Her yılın Kasım ayının 24’ü kendi içinde bir şenlik taşır. Tüm öğrenciler öğretmenlerinin gününü kutlar. Bu kutlamaya hediyeler de eşlik edebiliyor. Her öğrenci kendi maddi durumuna bağlı olarak öğretmenlerine hediye verir. Bazı öğrenciler bahçelerinde yetişen meyveleri, bazı öğrenciler annesinin ördüğü çorapları, bazı öğrenciler satın aldıkları çiçekleri, bazı öğrenciler de yaptıkları resimleri öğretmenlerine hediye edebiliyor.

Öğretmenler günü kutlaması liderlerin, bankaların, şirketlerin de gündeminde yer alıyor her yıl. Yayınlanan kutlama videoları ile öğretmenliğin ne kadar kutsal bir meslek olduğuna vurgu yapılıyor. Kutsallık çemberi etrafında çeşitli övgülerle dolu olan bir günü öğretmenler şaşkınlık içerisinde geçiriyor. Sevgi ve saygı yüklemesini bir günde toplayarak tüm yılı geçirmeye çalışıyorlar.

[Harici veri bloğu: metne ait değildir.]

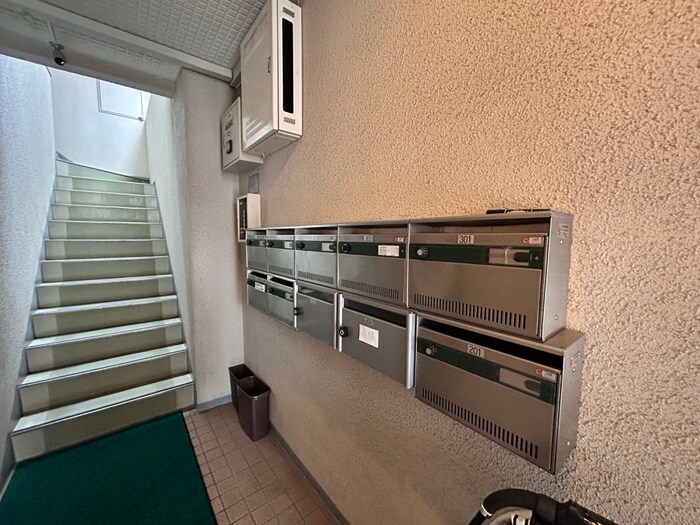 物件外観写真5　(建物設備)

Yılın sadece bir günü değerleri bilinen öğretmenlerin, öğretmen olana kadar yaşadıkları yokmuş gibi yaklaşılıyor. Sanki hiçbir sıkıntı yaşamadan öğrencilerine ve sınıfına kavuşmuş gibi bir kutlama yapılıyor. Yıllardır atanmayı bekleyen ve en sonunda atanma duygusu ile ne yapacağını bilemeyen öğretmenlerin zorlukları görmezden geliniyor. Hala daha atanamayan öğretmenleri, atanamadığı için başka meslekler yapmak zorunda kalan öğretmenleri, atanamadığı için yaşamına son veren öğretmenleri yok sayıyor.

Öğretmenlik mesleği elbette kutsal. En başta Atatürk gibi bir başöğretmenimiz olduğunu düşünürsek, tüm insanların yaşamına çok küçük yaşlarda nasıl güzel dokunuşlar yapılabileceğini gösteriyor. Küçük zihinleri şekillendirmenin ve onlara yol göstermenin en büyük yaratıcısı öğretmenler. Ancak günümüzde düşük not verdiği gerekçesiyle şiddete maruz kalan öğretmenleri de hatırlamak gerekiyor. Verdiği dersler sonrasında iyi bir lise veya üniversiteye gidemeyen öğrenci ve aileleri tarafından nasıl zorbalığa maruz kaldığını düşünmek gerekiyor. Devlete atanamadığı için özel okullarda çalışabilmek adına meslektaşlarıyla nasıl yarışlara girmek zorunda kaldıklarını düşünmek gerekiyor. İyi bir okulda iyi bir maaş ile çalışabilmek adına kamu sınavı dışında okulların kendi öğretmenlerini seçtiği sınavlara girmek zorunda kalıyor. Öğretmenler seçen, yönlendiren konumundan seçilen konumuna getiriliyor.

Tüm diğer özel günler gibi sadece bir gün içinde tüm sevgi ve saygıyı alan öğretmenler ne önceki gün ne de sonraki gün aynı hoşgörü içerisinde mesleklerini yapamıyor. Oysaki kutsallık bir güne sığdırılabilecek veya sadece özel günlerde hatırlanacak bir şey değildir. Bu haliyle kutsallık, tüm eşit olmayan çalışma koşullarını ve günlük yaşamdaki eşitsizliği göz ardı ediyor. Bizlere sorgulamayı ve hayata başka bakmayı öğretmeye çalışan öğretmenler, yine aynı kişiler tarafından belirli sınırlar içerisinde temsil edilmeye başlanıyor. Bu bize ne söylüyor, bunun üzerinde düşünmek gerekiyor.

Hala daha değerleri ile bugünümüze ışık tutan Başöğretmen Atatürk olmak üzere, mesleğine kendini adayan ve yılmadan zorluklarla mücadele etmeye devam eden tüm öğretmenlerin günü kutlu olsun. Tüm siyasi çıkarların dışında, eşit koşullarda mesleklerini yapabilecekleri günler dilerim. İyi ki varsınız, varlığınızla yolumuzu aydınlatmaya devam edebilme gücünüzün her zaman yanındayız.